**Request A:**
In the email thread below about sl5 and sl6 WNs, what reason does Alessandro give for thinking the site has at least some sl6 WNs? Answer in one to three sentences.

Print

Print


Hi Dimitri,
the error message would make think they have at least some sl6 WNs, 
because looking at the history or notifications of the service

https://ngi-de-nagios.gridka.de/nagios/cgi-bin/status.cgi?host=vgn003.hep.physik.uni-siegen.de

it occurrs from time to time the problem "WARNING: job submission OK - 
problem on WN [Done (Exit Code !=0)]" with the probe 
"org.sam.CREAMCE-JobSubmit 
<https://ngi-de-nagios.gridka.de/nagios/cgi-bin/extinfo.cgi?type=2&host=vgn003.hep.physik.uni-siegen.de&service=org.sam.CREAMCE-JobSubmit-%2Fops%2FNGI%2FGermany>"

cheers,
Alessandro

Il 17/10/2012 16:28, Dimitri Nilsen ha scritto:
> No, sl5.
>
> that is not our WNs, but of uni-siegen
>
> On 10/17/2012 03:21 PM, Alessandro Paolini wrote:
>> Hi Dimitri,
>> your WNs are on sl6, aren't they?

**Source data:**
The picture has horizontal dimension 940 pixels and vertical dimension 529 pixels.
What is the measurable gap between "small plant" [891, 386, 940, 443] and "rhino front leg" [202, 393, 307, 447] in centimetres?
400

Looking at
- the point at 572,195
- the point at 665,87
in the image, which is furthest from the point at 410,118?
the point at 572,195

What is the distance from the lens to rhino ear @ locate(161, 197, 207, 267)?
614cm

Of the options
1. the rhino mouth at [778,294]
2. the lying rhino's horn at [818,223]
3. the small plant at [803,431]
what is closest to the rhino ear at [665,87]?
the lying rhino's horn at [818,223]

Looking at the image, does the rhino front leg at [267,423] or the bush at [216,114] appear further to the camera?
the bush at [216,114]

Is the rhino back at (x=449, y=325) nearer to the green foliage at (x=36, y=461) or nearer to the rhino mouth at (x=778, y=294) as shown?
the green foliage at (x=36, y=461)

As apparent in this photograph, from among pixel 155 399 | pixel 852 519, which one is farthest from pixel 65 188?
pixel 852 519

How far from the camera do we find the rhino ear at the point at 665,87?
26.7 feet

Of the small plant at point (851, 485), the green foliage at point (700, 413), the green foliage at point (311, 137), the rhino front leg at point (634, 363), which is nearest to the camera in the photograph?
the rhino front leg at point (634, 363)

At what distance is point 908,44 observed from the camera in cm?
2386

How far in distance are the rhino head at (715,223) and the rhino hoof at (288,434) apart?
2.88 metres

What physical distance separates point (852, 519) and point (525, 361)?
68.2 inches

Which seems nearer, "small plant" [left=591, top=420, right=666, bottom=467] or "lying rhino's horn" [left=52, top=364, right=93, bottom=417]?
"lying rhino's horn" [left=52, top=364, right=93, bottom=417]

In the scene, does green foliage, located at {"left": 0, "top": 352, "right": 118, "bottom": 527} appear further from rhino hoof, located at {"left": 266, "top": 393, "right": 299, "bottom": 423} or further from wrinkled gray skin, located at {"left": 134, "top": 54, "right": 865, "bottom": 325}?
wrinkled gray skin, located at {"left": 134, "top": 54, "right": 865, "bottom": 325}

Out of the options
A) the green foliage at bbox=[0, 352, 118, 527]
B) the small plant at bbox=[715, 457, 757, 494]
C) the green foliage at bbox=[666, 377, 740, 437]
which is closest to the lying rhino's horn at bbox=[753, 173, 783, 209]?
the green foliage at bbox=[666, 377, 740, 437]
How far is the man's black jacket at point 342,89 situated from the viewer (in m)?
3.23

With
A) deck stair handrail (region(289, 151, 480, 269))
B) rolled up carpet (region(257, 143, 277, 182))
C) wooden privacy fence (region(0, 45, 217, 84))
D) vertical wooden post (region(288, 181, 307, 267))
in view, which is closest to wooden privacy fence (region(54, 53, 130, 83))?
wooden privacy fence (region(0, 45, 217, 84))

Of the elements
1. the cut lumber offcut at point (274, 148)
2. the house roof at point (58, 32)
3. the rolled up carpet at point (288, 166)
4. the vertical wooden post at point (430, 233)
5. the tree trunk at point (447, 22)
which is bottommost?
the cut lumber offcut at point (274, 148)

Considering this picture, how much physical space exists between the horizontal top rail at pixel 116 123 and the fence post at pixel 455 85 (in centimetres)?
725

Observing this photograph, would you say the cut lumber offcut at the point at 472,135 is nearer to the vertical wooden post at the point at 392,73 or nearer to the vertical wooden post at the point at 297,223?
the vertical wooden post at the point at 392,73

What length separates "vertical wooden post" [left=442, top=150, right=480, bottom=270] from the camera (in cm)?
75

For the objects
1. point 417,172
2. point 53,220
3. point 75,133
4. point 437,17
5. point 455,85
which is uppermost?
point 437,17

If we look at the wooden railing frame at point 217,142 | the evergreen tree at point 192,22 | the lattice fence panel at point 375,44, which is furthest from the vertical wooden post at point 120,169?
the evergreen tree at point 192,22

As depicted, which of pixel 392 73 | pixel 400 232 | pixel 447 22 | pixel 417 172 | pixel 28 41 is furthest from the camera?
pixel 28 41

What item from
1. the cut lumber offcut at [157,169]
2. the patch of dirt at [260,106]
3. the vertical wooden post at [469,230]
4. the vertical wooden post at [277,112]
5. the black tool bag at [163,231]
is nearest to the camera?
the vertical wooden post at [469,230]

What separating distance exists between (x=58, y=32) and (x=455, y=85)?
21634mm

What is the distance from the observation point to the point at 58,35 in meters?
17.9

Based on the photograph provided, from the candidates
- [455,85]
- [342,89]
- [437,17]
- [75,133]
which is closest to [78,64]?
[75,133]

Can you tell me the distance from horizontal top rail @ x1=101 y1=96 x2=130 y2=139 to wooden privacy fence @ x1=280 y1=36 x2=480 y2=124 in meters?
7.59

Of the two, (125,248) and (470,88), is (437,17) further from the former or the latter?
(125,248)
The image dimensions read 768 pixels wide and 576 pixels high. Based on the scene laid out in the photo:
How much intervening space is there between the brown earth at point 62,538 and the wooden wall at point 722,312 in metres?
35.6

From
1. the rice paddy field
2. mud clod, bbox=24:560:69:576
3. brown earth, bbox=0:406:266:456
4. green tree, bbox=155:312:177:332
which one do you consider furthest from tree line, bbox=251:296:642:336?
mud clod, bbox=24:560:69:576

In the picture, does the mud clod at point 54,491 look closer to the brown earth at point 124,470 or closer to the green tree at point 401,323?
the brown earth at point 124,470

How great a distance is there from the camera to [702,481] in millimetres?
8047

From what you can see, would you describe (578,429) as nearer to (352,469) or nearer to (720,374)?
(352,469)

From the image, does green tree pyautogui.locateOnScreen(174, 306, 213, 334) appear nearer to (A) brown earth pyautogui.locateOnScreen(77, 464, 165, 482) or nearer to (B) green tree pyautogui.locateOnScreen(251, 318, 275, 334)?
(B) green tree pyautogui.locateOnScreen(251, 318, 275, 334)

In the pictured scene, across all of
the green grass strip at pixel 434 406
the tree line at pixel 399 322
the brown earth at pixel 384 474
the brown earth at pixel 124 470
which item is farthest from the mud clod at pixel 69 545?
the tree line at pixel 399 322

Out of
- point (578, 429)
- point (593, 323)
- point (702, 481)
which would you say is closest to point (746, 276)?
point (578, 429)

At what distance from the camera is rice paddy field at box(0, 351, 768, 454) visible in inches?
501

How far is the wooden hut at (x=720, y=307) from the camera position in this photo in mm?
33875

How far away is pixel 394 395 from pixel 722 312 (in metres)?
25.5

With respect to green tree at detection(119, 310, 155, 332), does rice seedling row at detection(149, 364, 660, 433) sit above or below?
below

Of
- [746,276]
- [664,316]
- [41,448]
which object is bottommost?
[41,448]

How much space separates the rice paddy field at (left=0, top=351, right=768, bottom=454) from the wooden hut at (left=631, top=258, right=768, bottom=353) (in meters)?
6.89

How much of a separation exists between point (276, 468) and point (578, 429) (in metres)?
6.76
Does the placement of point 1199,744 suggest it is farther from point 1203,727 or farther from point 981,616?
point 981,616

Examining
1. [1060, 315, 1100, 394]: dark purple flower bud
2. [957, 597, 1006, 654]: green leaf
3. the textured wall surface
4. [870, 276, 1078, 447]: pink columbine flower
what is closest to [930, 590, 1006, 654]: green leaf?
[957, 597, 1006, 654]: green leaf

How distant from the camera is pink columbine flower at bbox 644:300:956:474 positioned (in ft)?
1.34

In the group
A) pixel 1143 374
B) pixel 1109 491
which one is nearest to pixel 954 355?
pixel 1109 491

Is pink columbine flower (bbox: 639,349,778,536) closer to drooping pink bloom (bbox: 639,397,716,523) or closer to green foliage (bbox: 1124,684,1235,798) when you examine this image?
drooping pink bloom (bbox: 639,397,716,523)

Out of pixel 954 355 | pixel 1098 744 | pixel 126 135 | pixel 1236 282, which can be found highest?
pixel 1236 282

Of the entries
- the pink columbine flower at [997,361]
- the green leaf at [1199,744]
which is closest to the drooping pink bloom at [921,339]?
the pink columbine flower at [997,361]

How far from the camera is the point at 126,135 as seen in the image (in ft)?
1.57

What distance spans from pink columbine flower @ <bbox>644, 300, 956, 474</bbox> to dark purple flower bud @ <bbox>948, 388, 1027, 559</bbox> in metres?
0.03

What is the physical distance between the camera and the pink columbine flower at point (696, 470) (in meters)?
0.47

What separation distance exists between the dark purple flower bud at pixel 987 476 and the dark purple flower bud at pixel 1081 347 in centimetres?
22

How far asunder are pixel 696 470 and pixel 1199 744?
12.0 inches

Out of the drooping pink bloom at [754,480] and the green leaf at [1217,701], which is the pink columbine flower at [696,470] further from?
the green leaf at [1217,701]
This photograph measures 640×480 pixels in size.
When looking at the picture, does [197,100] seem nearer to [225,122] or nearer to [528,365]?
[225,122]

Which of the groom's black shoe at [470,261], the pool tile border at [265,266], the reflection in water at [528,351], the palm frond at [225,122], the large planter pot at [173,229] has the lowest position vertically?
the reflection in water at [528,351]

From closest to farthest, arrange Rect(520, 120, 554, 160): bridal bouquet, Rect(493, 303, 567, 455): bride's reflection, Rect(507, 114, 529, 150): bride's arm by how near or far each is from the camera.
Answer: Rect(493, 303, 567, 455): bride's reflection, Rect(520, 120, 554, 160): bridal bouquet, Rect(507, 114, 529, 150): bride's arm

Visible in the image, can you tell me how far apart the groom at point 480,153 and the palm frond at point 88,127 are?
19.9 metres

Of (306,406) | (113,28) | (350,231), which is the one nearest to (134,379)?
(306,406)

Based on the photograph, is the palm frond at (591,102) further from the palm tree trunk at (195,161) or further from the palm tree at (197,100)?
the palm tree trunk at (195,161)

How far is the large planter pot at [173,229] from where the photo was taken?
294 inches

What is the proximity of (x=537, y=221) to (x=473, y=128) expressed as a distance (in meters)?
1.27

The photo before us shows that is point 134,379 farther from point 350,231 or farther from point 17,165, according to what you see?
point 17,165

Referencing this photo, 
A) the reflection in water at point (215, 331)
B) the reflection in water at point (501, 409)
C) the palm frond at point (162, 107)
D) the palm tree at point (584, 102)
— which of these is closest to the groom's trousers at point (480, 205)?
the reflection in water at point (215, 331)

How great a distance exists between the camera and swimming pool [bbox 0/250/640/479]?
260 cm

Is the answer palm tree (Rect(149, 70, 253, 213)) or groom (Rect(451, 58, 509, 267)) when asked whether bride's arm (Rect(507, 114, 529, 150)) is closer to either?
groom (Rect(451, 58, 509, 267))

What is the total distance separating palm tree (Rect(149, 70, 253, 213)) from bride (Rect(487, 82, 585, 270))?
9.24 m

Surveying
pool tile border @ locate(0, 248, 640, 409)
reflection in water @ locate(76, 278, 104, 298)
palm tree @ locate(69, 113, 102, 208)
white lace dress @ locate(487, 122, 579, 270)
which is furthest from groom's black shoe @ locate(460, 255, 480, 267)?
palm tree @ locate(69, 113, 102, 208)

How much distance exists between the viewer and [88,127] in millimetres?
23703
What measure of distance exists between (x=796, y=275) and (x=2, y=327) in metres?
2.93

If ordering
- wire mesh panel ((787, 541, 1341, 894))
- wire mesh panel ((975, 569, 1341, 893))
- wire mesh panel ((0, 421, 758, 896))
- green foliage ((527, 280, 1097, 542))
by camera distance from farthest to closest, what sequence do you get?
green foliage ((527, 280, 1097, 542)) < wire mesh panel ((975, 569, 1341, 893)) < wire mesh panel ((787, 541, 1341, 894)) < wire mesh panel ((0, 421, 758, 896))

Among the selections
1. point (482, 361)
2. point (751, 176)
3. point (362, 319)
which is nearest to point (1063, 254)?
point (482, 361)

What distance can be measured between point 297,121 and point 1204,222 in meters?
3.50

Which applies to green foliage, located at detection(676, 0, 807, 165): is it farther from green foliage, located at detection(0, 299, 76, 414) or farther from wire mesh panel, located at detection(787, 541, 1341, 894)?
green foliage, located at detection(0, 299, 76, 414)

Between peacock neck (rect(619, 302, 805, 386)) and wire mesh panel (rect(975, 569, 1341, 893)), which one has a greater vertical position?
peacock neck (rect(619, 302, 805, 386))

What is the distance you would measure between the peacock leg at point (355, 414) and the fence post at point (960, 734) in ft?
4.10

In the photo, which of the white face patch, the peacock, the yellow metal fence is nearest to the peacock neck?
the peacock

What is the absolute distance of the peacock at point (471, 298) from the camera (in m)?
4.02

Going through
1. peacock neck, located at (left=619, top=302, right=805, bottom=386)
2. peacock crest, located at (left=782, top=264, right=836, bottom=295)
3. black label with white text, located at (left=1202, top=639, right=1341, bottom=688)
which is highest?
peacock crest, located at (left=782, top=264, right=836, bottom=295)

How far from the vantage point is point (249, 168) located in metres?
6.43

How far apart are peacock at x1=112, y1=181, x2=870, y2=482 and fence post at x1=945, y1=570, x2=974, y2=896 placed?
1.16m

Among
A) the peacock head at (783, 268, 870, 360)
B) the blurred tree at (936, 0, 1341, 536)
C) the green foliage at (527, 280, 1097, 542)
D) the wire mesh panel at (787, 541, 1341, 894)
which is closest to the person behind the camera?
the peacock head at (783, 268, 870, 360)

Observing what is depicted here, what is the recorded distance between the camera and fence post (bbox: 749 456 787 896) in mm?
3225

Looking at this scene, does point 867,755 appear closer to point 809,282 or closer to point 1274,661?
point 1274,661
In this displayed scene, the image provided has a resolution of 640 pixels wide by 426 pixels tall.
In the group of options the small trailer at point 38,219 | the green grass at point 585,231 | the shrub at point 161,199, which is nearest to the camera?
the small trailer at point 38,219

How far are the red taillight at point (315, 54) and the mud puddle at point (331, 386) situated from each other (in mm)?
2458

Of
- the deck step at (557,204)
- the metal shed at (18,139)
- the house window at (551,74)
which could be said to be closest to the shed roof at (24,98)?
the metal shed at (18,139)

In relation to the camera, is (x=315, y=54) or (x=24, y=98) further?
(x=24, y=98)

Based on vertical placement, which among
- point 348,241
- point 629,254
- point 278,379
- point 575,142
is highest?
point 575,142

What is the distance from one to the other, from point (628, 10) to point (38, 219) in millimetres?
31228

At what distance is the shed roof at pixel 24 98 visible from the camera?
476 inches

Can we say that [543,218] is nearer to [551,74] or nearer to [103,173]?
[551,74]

**Request B:**
How many lines of the records above contain the string "neck"? Reply with the number alone.

**Exercise answer A:**
The history and notifications of the service show that the problem "WARNING: job submission OK - problem on WN [Done (Exit Code !=0)]" occurs from time to time with the probe "org.sam.CREAMCE-JobSubmit". According to Alessandro, that error message suggests at least some sl6 WNs.

**Exercise answer B:**
4